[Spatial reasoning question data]
====================
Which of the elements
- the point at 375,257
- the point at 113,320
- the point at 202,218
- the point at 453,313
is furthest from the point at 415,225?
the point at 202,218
====================
Set down every one of the rows above word for word, leaving nothing altered.

Which of the elements
- the point at 375,257
- the point at 113,320
- the point at 202,218
- the point at 453,313
is furthest from the point at 415,225?
the point at 202,218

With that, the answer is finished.